Leo Adler, a criminal defense lawyer from Toronto, and one of the six attorneys allied with Baker, tells Mishpacha there was absolutely no intent to embarrass the Harper government, which he called “highly principled and clearly realizing the importance of Israel and the common values between Israel and Canada.”

Adler says the group’s meeting with foreign affairs officials was held before Harper even announced his visit to Israel. “It was meant to be a friendly discussion pointing out that there are aspects of the website that are different from what we know the minister and the Canadian government as a whole has been saying.”
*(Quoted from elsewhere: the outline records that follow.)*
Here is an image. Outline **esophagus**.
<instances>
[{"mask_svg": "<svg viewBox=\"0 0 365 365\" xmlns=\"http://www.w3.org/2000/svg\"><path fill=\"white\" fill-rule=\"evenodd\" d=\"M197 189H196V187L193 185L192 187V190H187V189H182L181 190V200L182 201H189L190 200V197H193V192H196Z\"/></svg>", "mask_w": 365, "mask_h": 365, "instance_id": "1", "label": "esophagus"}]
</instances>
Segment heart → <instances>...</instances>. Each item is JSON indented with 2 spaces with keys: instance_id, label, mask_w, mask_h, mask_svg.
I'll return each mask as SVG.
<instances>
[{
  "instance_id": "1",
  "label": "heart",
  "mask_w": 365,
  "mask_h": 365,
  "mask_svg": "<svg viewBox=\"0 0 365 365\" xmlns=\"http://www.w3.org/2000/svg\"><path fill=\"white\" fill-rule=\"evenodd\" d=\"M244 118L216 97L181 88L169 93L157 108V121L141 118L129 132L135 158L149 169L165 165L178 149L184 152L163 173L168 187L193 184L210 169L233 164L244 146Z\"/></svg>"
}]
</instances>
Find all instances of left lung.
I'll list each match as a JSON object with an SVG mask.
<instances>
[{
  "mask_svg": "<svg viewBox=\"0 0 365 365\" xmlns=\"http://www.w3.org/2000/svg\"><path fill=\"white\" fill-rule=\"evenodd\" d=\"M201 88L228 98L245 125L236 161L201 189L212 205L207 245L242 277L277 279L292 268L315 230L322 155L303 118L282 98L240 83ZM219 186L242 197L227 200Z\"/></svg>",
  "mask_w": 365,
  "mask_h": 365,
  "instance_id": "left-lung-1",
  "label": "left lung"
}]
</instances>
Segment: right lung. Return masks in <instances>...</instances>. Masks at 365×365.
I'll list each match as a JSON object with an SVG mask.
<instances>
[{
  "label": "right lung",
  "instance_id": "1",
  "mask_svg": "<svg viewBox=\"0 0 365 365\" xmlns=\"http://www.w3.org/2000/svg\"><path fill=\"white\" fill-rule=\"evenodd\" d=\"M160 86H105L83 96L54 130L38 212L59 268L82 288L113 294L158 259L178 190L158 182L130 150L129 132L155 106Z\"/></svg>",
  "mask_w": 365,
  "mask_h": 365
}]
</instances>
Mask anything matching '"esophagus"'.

The pro-Israel attorneys provided the government with a letter and legal opinion as to how the website can be updated, and pointed out that calling the West Bank “occupied territory” (as opposed to the term disputed territory that Israel uses) is a legal issue. Adler says he asked the officials to pass the letter to Foreign Minister Baird and they said they would, in due course, look into their legal arguments.

“I’m disappointed in how the media portrayed this because it was never meant to be anything other than legal colleagues saying this is what we believe the law to be.”

Stockwell Day, a senior strategic advisor for the Vancouver office of the legal firm McMillan LLP, and the first leader of the Canadian Alliance Party before it merged with the Conservatives, told Mishpacha that while he can no longer speak for the nation’s foreign affairs, he agrees that there is “an unbalanced view about settlements.”

“What does not get articulated is that on the other side of the ledger there are very legal and historical arguments for so-called settlements,” says Day. “People only ever hear the one side, but as far as what’s on those websites, consistency is important and the government needs to take a look at that.”

Professor Frederick Krantz, executive director of the Montreal-based Canadian Institute for Jewish Research, contends the foreign affairs ministry website is not based on political convictions, but on realpolitik, which takes into account oil interests in the Arab world. In addition, the foreign ministry employs entrenched, career bureaucrats with tenure and lifetime appointments whose positions are hard to budge.

“Until now the Harper government has been ignoring this and moved on using its own language,” says Professor Krantz. “They may now be forced to deal with this.”